◆ **Data excerpts**:
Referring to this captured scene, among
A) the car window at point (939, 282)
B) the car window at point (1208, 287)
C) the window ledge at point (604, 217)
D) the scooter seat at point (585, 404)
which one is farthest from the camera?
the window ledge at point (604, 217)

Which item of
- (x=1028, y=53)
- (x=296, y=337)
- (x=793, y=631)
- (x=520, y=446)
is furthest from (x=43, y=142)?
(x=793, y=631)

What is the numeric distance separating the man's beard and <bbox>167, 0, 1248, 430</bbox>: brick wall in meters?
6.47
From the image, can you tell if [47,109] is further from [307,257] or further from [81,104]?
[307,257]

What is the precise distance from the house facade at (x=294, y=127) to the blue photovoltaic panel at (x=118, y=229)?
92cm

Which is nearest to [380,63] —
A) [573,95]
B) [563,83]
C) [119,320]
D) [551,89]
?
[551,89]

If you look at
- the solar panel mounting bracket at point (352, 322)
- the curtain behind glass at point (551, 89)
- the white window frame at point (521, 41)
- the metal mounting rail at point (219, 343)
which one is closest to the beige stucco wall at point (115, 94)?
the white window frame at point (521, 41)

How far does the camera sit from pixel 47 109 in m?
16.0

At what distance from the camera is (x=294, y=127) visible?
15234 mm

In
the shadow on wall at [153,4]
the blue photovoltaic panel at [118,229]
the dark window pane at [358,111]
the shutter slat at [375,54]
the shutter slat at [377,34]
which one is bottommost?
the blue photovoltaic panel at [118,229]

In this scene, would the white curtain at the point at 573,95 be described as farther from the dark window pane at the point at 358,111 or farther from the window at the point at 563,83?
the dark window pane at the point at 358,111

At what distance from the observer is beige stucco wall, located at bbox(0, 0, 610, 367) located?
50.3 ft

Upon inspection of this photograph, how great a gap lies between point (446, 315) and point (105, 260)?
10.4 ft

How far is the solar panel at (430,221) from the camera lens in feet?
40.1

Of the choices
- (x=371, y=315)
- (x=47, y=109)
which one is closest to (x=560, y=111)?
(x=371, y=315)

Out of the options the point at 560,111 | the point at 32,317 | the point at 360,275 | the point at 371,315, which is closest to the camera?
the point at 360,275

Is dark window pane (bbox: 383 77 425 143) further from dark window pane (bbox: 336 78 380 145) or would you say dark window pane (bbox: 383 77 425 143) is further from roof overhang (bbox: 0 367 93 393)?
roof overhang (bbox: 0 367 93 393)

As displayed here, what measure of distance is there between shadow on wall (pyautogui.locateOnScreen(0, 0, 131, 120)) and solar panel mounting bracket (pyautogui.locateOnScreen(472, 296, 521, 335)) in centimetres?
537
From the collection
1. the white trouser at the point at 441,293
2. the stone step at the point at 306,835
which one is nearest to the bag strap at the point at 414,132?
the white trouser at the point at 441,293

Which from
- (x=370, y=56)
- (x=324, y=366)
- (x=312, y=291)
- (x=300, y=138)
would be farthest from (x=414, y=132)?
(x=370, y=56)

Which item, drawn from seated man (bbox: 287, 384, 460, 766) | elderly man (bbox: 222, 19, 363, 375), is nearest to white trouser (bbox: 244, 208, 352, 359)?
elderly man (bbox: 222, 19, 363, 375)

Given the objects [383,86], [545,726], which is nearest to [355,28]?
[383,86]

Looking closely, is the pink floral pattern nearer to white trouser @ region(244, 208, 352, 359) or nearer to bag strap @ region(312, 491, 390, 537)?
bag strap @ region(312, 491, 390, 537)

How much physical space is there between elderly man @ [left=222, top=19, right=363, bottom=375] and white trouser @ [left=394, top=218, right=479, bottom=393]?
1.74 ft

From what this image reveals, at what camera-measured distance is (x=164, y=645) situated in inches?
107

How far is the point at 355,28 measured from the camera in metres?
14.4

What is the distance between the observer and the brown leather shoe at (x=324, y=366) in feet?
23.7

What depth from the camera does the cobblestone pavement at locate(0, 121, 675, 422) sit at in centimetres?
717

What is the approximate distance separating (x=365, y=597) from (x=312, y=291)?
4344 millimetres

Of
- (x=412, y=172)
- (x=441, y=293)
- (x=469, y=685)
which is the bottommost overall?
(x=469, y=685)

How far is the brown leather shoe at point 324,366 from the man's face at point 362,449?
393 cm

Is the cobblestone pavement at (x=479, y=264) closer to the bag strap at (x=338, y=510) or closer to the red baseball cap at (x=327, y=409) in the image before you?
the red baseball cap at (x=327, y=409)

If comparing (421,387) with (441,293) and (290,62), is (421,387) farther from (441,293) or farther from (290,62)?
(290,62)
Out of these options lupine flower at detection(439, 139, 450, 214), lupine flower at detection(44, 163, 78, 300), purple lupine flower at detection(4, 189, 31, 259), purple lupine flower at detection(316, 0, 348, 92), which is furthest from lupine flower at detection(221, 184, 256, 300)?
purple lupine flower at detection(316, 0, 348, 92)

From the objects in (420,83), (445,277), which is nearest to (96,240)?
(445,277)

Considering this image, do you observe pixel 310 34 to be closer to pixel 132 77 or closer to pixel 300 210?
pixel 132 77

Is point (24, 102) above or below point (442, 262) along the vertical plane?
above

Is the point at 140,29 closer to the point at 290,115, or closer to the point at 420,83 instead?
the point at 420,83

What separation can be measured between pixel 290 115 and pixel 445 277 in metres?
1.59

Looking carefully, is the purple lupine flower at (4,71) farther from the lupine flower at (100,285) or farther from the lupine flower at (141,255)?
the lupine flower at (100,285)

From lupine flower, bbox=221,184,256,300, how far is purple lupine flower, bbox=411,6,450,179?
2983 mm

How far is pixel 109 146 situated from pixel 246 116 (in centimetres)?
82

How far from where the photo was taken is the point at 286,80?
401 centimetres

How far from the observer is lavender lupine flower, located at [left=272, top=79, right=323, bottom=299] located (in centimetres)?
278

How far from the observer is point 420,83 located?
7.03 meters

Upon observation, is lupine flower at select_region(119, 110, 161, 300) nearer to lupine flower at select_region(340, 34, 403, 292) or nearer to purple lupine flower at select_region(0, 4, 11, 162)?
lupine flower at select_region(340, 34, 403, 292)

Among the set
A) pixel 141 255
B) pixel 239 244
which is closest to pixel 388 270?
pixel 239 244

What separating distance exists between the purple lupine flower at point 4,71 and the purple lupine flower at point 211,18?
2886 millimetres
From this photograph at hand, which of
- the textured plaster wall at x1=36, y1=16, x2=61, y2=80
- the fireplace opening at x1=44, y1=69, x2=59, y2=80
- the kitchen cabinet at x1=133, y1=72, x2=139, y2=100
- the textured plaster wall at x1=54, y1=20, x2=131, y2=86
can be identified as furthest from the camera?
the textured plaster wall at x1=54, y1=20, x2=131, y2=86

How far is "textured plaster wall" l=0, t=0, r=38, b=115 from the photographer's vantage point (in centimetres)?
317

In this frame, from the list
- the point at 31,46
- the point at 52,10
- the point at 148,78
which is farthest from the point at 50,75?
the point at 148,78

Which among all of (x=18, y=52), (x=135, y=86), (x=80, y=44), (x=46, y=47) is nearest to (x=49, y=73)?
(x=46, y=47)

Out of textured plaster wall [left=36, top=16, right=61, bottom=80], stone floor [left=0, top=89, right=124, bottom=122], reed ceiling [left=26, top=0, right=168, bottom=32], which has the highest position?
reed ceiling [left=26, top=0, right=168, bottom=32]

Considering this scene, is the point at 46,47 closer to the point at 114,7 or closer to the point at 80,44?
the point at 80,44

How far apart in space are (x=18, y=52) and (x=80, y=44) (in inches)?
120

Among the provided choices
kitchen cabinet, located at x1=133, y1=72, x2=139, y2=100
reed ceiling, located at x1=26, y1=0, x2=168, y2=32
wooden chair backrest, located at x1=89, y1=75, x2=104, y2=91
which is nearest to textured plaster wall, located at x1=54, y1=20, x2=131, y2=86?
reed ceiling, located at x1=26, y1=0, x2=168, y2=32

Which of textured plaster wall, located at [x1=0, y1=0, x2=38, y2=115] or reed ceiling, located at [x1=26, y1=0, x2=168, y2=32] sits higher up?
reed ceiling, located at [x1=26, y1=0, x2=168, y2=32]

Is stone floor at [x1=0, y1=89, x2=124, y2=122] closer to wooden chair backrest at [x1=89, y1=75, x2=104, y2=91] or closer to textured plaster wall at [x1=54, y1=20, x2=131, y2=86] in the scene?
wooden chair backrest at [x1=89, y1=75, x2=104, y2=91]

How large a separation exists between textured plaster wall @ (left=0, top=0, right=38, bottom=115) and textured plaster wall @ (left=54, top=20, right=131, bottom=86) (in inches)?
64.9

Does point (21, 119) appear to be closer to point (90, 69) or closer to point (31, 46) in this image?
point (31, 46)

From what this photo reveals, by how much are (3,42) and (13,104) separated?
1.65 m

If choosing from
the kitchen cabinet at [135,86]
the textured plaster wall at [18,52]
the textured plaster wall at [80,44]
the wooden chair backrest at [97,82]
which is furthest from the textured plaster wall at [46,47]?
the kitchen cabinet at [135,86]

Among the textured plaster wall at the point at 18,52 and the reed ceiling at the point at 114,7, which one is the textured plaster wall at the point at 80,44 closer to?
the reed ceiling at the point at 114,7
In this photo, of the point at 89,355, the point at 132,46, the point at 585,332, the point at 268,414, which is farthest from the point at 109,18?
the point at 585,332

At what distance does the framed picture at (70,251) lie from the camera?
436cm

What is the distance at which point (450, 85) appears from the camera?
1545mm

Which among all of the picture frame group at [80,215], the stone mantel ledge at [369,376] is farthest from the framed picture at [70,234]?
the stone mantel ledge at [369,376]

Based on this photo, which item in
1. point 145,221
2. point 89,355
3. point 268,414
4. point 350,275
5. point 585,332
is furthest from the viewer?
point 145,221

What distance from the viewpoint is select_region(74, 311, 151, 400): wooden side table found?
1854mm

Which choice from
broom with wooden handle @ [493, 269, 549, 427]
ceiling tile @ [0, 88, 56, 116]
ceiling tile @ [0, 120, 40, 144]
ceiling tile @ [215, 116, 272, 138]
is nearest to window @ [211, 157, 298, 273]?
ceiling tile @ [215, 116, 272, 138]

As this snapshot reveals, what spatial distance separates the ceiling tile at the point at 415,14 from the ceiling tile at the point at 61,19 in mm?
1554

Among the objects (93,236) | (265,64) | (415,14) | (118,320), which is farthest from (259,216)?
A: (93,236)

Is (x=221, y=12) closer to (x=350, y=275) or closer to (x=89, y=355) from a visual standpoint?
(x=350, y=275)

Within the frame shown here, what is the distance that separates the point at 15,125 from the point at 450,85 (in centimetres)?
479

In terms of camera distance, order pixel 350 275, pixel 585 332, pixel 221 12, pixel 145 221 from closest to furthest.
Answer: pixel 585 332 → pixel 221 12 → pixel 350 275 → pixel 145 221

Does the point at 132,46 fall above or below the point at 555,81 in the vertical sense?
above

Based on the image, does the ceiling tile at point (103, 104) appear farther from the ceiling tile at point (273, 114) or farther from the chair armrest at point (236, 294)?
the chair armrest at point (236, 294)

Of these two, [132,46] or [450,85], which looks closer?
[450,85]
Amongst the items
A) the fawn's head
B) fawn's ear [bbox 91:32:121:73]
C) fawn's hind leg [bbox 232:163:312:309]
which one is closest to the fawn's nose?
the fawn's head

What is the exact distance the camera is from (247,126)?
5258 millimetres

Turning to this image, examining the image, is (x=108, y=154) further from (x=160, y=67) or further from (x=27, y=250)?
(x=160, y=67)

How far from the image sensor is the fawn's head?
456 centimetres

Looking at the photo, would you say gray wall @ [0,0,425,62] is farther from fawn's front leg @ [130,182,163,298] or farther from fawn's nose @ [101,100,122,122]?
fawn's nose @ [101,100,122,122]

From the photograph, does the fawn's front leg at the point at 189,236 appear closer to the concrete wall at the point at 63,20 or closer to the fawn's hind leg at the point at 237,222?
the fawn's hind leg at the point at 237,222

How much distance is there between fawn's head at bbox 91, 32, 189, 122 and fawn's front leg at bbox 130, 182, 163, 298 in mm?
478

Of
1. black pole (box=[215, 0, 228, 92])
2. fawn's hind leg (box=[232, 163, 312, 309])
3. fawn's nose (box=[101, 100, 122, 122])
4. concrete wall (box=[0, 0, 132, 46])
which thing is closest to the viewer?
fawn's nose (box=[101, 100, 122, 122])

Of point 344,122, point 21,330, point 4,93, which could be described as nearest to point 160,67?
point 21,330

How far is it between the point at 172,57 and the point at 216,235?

◆ **Given instruction**:
Locate each row above that contains the word "closest", and copy every such row in full.

◆ **Result for this task**:
which one is closest to the beige stucco wall at point (115, 94)?
which one is closest to (x=560, y=111)?
Out of the options the point at 560,111 | the point at 32,317 | the point at 360,275 | the point at 371,315, which is closest to the camera?
which is closest to pixel 388 270?
In terms of camera distance, order pixel 350 275, pixel 585 332, pixel 221 12, pixel 145 221 from closest to furthest.
which one is closest to the fawn's nose?
which thing is closest to the viewer?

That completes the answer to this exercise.